A dimensão personalista, em relação estreita com a dimensão internacional do direito ao desenvolvimento é expressa pelo antigo Secretário-geral da ONU, quando afirmou que «os direitos dos indivíduos e os direitos dos povos é uma dimensão da soberania universal, que reside em toda a humanidade e que permite aos povos um envolvimento legítimo em questões que afectam o mundo como um todo. É um movimento que, cada vez mais, encontra expressão na gradual expansão do Direito Internacional» (BOUTROS-GHALI, 1992/1993: 98-99).
Por seu turno, a pesquisadora Sikkink (1993:441), entende que «os direitos individuais básicos, não são do domínio exclusivo do Estado, mas constituem uma legítima preocupação da comunidade internacional».
Estes argumentos de razão, reafirmam e confirmam a necessidade de cooperação para a concretização do direito ao desenvolvimento. Um recuo brevíssimo no tempo, dá-nos a perceber que o direito ao desenvolvimento foi despoletado a partir do contexto dos países do Sul Global (hoje chamados países em via de desenvolvimento). No final da II Grande Guerra Mundial, este direito ganha espaço no debate intelectual internacional do eixo Sul. Nesta conjuntura, o direito ao desenvolvimento estava essencialmente atrelado a uma perspectiva económica.

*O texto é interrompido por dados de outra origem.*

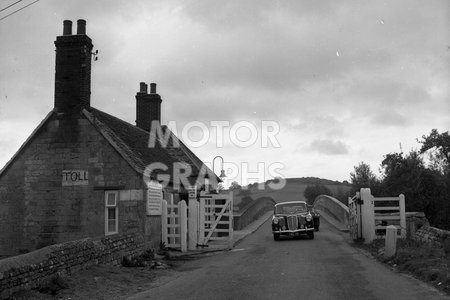 Wolseley 6/90 1956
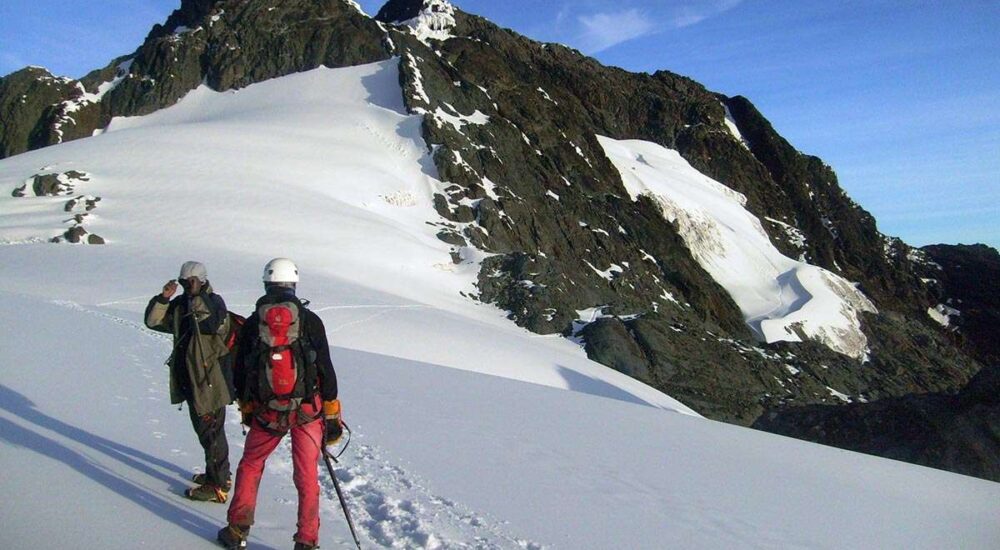 Mountaineering In Uganda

Uma abordagem presa numa visão estatística do bem-estar e que na realidade não conseguia responder a realidade social e cultural bem mais múltipla e diversificada. Em síntese, esta abordagem sobre o desenvolvimento, confundia crescimento económico com desenvolvimento humano. Confundia acumulação de riqueza com bem-estar colectivo que se consubstancia em valores materiais e simbólicos. Por exemplo, apesar do livro não matar a fome de uma criança, tal como acontece com o cinema, a peça de teatro, o acesso à uma galeria de arte, mas são hoje indicadores de desenvolvimento e bem-estar, a cidadania cultural. Estes aspectos não eram percebidos na época, e persistiu até no início da década setenta. Na medida em que a noção de desenvolvimento evolui, este passa a ganhar contornos mais comprometidos com a realidade social, em linha com o que se propôs na primeira oportunidade em que o desenvolvimento foi citado como direito pelo então Presidente da Suprema Corte do Senegal e Ex-Presidente da Corte Internacional de Justiça, Keba M`Baye, em 1972.

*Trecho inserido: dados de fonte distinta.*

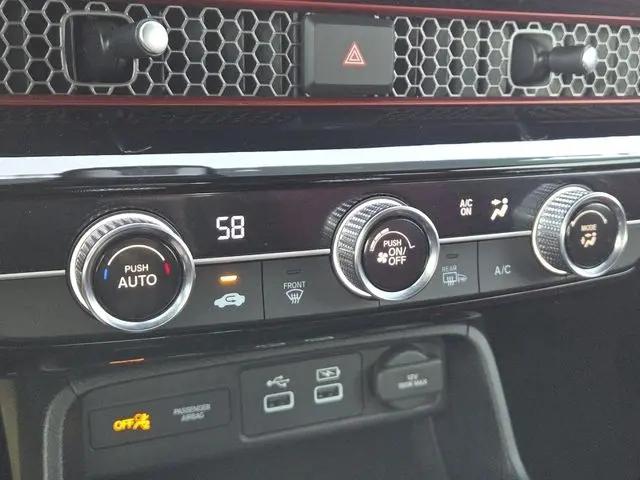 2024 Honda Civic Sedan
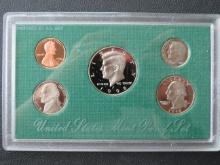 1998- Proof Set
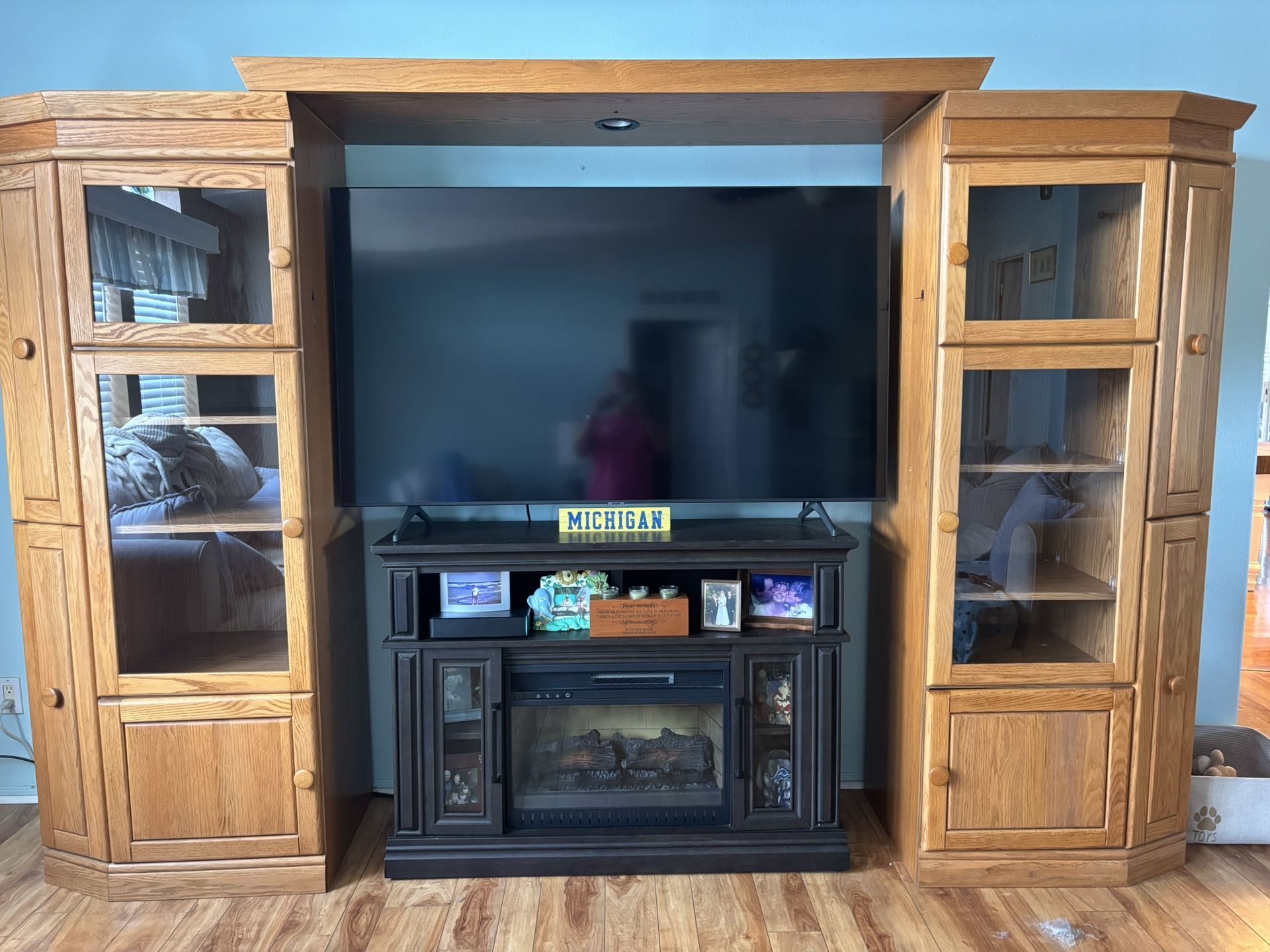 Entertainment Center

A evocação do desenvolvimento como direito foi num curso ministrado por este em Estrasburgo, intitulado, Curso de Direitos Humanos. Tratou-se de uma intuição percursora e chave, na medida em que a partir daquele momento em diante, o Direito ao Desenvolvimento tornou-se pauta na agenda das Nações Unidas, do mundo e culminou com o nascimento da Declaração sobre este direito em 1986 (TEXEIRA, 2007:20).